I have quite a strong will, or a strong intuition for what I find stimulating. And what traveling by myself for a long time did—the more and more I traveled the further and further out of popular culture I found myself. I didn’t know what was going on in the world, really. I wasn’t reading the news, didn’t have a TV, wouldn’t listen to the radio much. And that opened up a space for me to actually figure out what stuff I really do like, and what experiences I really did want to find myself in. And so there was a lot of stuff that was clearly gonna be an experience that I couldn’t turn down, like…I don’t know, it’s almost crass for me to list it, but the cumulative experience of being on the outside of what was going on in the world was my most formative one. It allowed me to understand myself as an individual, and as part of a huge, huge world.
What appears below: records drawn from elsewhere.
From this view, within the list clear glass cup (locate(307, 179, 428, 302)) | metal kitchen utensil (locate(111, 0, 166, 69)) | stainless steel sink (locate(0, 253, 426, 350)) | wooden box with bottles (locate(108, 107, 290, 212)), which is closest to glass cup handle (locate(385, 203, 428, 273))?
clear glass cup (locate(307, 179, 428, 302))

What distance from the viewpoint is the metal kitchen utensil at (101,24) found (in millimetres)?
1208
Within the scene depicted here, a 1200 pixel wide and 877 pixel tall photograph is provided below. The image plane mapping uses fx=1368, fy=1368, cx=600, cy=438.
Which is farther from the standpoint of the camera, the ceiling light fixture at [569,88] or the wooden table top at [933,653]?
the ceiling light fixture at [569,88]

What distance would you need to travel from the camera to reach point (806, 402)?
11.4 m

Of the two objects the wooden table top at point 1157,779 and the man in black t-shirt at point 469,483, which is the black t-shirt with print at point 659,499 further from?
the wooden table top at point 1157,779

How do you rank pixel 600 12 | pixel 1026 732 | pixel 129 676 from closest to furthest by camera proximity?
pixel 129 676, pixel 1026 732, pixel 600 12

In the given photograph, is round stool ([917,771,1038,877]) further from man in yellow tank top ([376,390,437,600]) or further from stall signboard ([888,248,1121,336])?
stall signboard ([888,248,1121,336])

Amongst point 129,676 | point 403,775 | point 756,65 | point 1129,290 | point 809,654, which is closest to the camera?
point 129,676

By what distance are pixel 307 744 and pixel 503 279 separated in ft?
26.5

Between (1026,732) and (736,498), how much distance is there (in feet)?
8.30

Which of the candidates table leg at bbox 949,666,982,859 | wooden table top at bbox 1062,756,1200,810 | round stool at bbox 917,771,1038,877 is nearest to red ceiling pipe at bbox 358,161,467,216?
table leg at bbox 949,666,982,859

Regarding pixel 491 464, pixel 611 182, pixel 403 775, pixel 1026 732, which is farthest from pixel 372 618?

Were you satisfied with your exploration?

No, I don’t think I was. It felt, like, dangerous. Some of the experiences felt like I’d opened up something that I was never going to get to the bottom of. I’ve struggled always with this idea that each experience in life is somehow a further loss of innocence. A lot of life is really dark, and the satisfaction that I got in conclusion to all of those experiences is that satisfaction is only momentary, and experience is anticipation. And then if you’re someone like me, there’s a lot of reflection after that, which can be satisfying, but ultimately life keeps moving on, and you can either see it as a slow decay or as, like, one long rebirth. And my time in Los Angeles—my sort of second adolescence—was my breakdown of ego, my ego-death or something. I fragmented for a while, and then was able to regain a sense of vulnerability, which can be confused with innocence. And I now place a lot of importance on protecting that vulnerability.

When you talk about life as a period of slow decay, are you concerned with creating something permanent?

Yeah, I have to remind myself to do that. That’s a skill. I’m the type of person who can get very lost and involved in myself, about stuff going on in my universe and who I am and blah blah, or I can go way in the other extreme and become really impersonal about things and about the state of the world, the universe, or the country, or whatever. In the middle of that is what my purpose is on the planet, and each of my experiences in life, whether they’re difficult or pleasant, I do feel contributes to this ongoing conversation about what it is to be human that I get to have with lots of people because of the job that I do, and that ultimately feels like my driving force rather than being a musician—being a part of a conversation about what the fuck’s going on? [Laughs]

Tell me about that conversation.

I met a lot of people here [in L.A.] who were creative with no compensation—you know, they just had to be expressive, or they had to talk about what it was to be human, somehow, either through visual art or poetry or music or even in the way that they dress or whatever. I think coming from London, I was surprised that there was a little bit of me that was like, “If it’s not a success for you, then why are you still doing it?” What America opened up for me, which I’m eternally grateful for, is the true idea of satisfaction. I had never experienced it—people who so passionately needed and wanted to express what it is to be human—because of the circumstances in which I found myself in my life in London.

I began to realize that my dissatisfaction—which began to creep up on me while I was living in London and was fairly lost and dark—was that I didn’t feel like you could have a conversation with someone about the nature of humanity. Either it was political, or it was vain, or self-indulgent, or you’d be confronted by a certain level of cynicism, to talk openly about the vulnerability of humanity, which inevitably becomes a poetic conversation to some extent. Having lived in Los Angeles, where you can do that with the guy who’s serving you coffee every morning ’cos they’re just up for it all the time, I realized it wasn’t London that was not allowing me to have that conversation: It was me.
There are plenty of people, especially now that we’re moving into the fastest technological time in existence and we’re all starting to feel so disconnected, who are desperate to have that conversation. And it’s been fantastic.